---------- FRAGMENTO FUENTE ----------

Rebelarse vende. El negocio de la contracultura (40 page)

Como era de esperar, los
hutong
atraen a los turistas y aunque albergan a casi la mitad de la población de Pekín, muchos de ellos se están derribando para sustituirlos por edificios modernos. Las guías de viajes se quejan de que las clases populares chinas se estén poniendo al día y conminan a los visitantes a ver esta reliquia de la sociedad ancestral condenada a desaparecer. Por eso, un día decidimos ir a ver los
hutong
.

Aunque se puede pasear tranquilamente por el casco antiguo, a sus habitantes no les gusta. Lo que quieren es que el turista alquile un
riksa
, el típico carro chino llevado por un conductor. Por eso, mientras paseaba con mis compañeros de viaje por las callejuelas viendo cómo viven los lugareños, teníamos a un furibundo conductor de
riksa
pegado a los talones. Nos siguió durante un cuarto de hora, chillando sin parar. Finalmente, uno de nosotros se dio la vuelta y le contestó a gritos, haciendo un gesto amenazador con la mano. No fue precisamente el sincero encuentro entre dos culturas que yo había esperado tener.

Pero después me di cuenta, cuando ya era tarde, de lo bochornoso de la situación. Al fin y al cabo, estábamos avasallando el lugar donde vivían una serie de personas y tratándolas como si fueran un espectáculo barato y exótico. El porteador tenía toda la razón al enfadarse, porque nuestra obligación era aceptar los términos que él nos imponía.

---------- MATERIAL PROPORCIONADO ----------

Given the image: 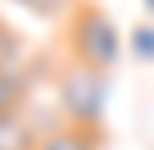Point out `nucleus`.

----------

TRABAJO PENDIENTE ::
[1] En el fragmento sobre los hutong de Pekín, ¿cuánto tiempo los estuvo siguiendo el conductor de riksa?
[2] Prosigue el fragmento sobre los hutong de Pekín a partir de su última oración.

RESPUESTAS POR TAREA ::
[1] Un cuarto de hora.

[2]
Sin embargo, yo no estaba dispuesto a pagar por dar un paseo en
riksa
. La idea de montarme en un carro para ver el casco antiguo me parecía menos «real», menos auténtica. Como dice Trilling, una de las características de la autenticidad es la ausencia de todo intercambio comercial. En el momento en que interviene un producto o un acto retribuido, la experiencia se convierte en pura modernidad. Pagar por un paseo en
riksa
habría sido aceptar que no estábamos contemplando la cruda realidad de los
hutong
, sino una versión artificial o comercial. Yeso era sencillamente inaceptable, porque el menor indicio de «falsa autenticidad» atentaba contra el concepto del viaje en sí.

En su libro
El turista: una nueva teoría de la clase ociosa
, Dean MacCannell establece una diferencia entre lo que llama la «fachada» y la «trastienda» de determinados establecimientos sociales como son un restaurante y un teatro. La fachada es donde están los clientes, los dueños, los empleados y los miembros del público, mientras que en la trastienda están las cocinas, los aseos, los cuartos de máquinas, los camerinos, etcétera. Los clientes sólo tienen acceso a la fachada, mientras que los actores y los camareros tienen acceso a ambos entornos.

La trastienda tiene un cierto misterio. Es un sitio donde existen secretos, disfraces y comportamientos que pueden perjudicar la «realidad» que ofrece la fachada. Inevitablemente, la propia existencia de la trastienda confirma la idea de que la fachada es falsa y artificial, mientras que lo real y lo auténtico sucede en la trastienda. Esta diferenciación entre el aspecto interno y el externo nos recuerda inevitablemente a la película
El mago de Oz
, con ese hombrecillo oculto entre bastidores, que mueve las cuerdas y palancas que sirven para controlar la actuación del «mago». Esto no es ninguna casualidad, porque Frank L. Baum, el autor del libro
El mago de Oz
, también fue uno de los primeros expertos en arte visual a finales del siglo XIX. Su tratado sobre escaparatismo es un clásico en el campo de la publicidad, escrito sólo unos meses antes de la fábula infantil que transformaría toda su carrera.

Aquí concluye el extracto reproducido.